By Rod Oram
Brace yourself for some seismic shifts in international trade and investment after China joins the World Trade Organisation early next year.
Much of the change will be good, since better market access works both ways: China will face lower tariffs abroad but pay for them by opening up its country to more imports, allowing each nation to do what it does best.
The downside lies in countries with tariff barriers, as they adjust to changes in the types and volumes of goods traded. China says it will import more US wheat, for example, forcing its farmers into higher-value crops such as fruit and tobacco.
Conversely, the US will import, for example, more Chinese garments, displacing some 150,000 US garment workers who will move into higher-value industries.
For New Zealand and other countries without tariff barriers, the adjustment issues don't apply. China already has free access to the New Zealand market so its WTO membership will force no changes on us. Thus, for us, the impact of China joining the WTO is all on the upside.

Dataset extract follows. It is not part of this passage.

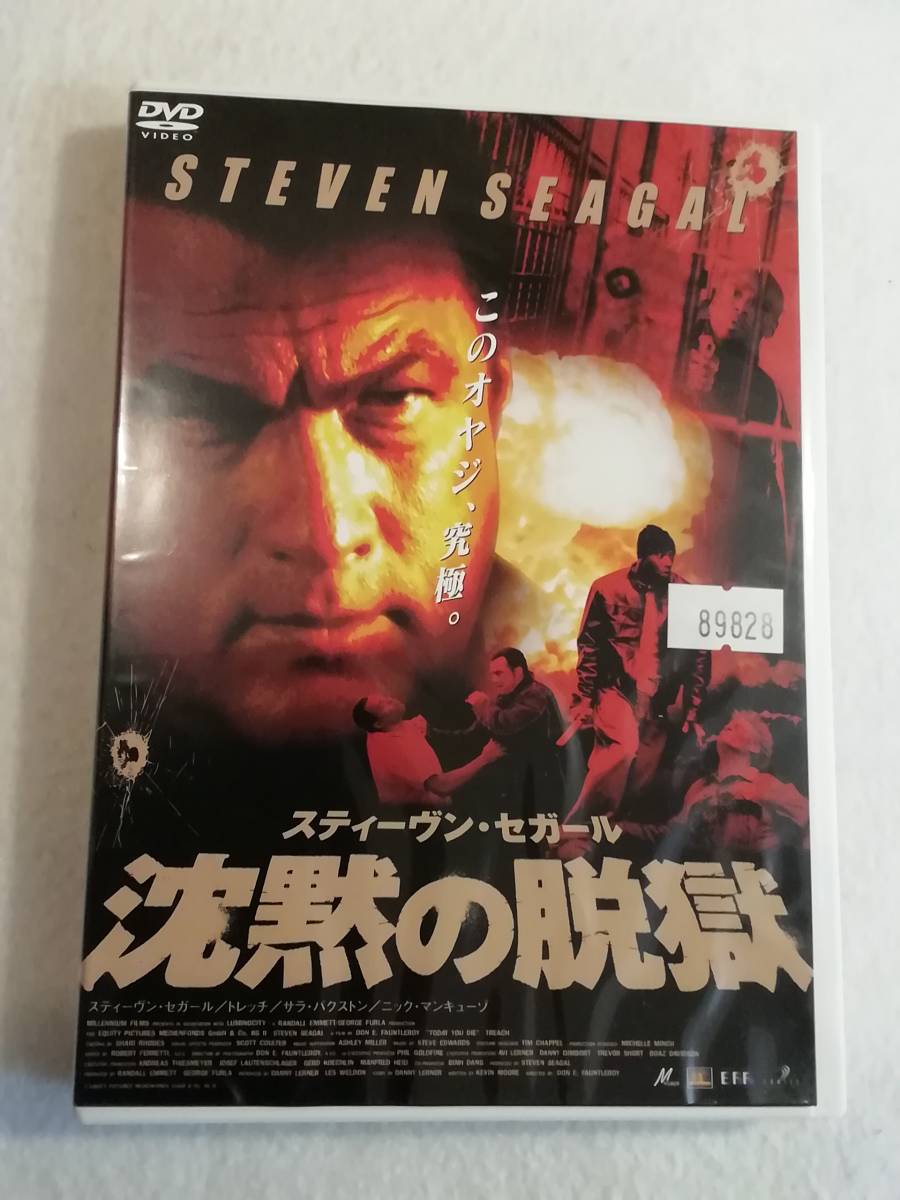 アクションDVD『沈黙の脱獄』レンタル版。スティーヴン・セガール主演。無実の罪を着せられた男が挑む！　即決。_画像1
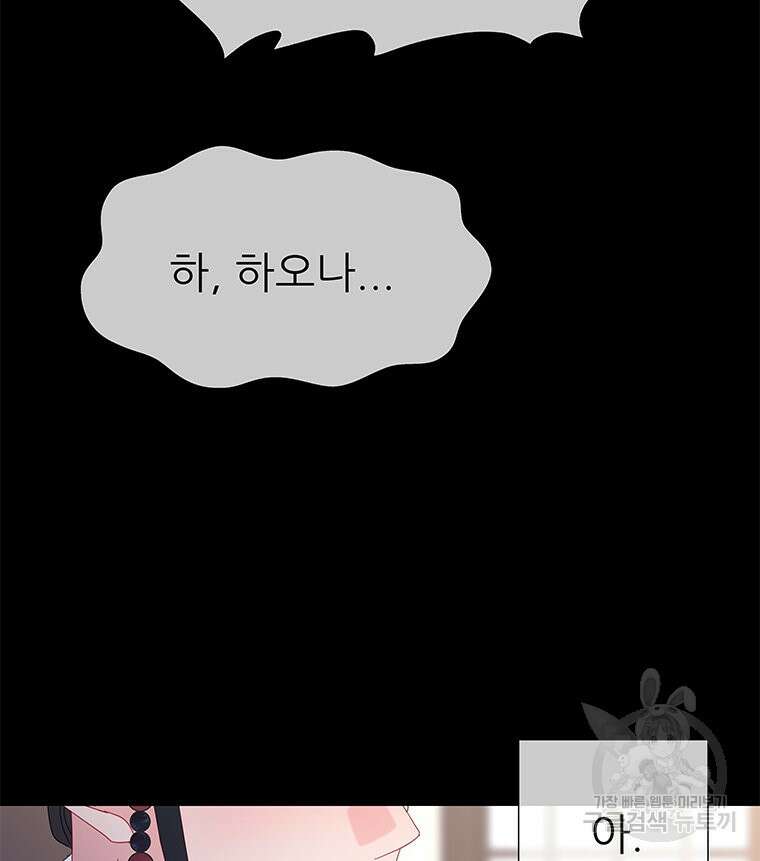 원님의 마법사 7화 15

Our dairy exports to China, for example, face a tariff rate of 70 per cent. But this will drop to around 14.5 or 15 per cent early next year, thanks to the way countries negotiate their way into the WTO.
A candidate country negotiates bilateral membership deals with each of its main trading partners. But at the end of the process, the best bilateral deal applies to all countries.
Back in August, 1997, New Zealand signed a bilateral deal with China which included a cut to 25 per cent in Chinese dairy tariffs. But the US bilateral deal concluded this week knocked the tariffs down into the mid-teens.
Other big benefits flow from bringing China into the rules-based WTO system. Take wool, our biggest export to China: a highly arbitrary quota system in China made it hard for end-users such as carpet and textile plants to get consistent quotas to import New Zealand wool.
As part of our bilateral deal, China agreed to a better system. Last week a New Zealand negotiating team met in Beijing with Chinese WTO officials and reached agreement.
And the upside spreads well beyond China. Taiwan will join the WTO on roughly the same timetable as China, opening another market for us. Pre-WTO Taiwan has had a special relationship with the US. To pay for US diplomatic protection, it gave US farmers, for example, preferential access to its market.
Under the WTO, the economics of Taiwanese food trade will change dramatically. New Zealand farmers will have better access to Taiwan, making investment in food processing plants here more attractive to Taiwanese companies.
The wheels of international trade liberalisation certainly grind slowly but they eventually deliver.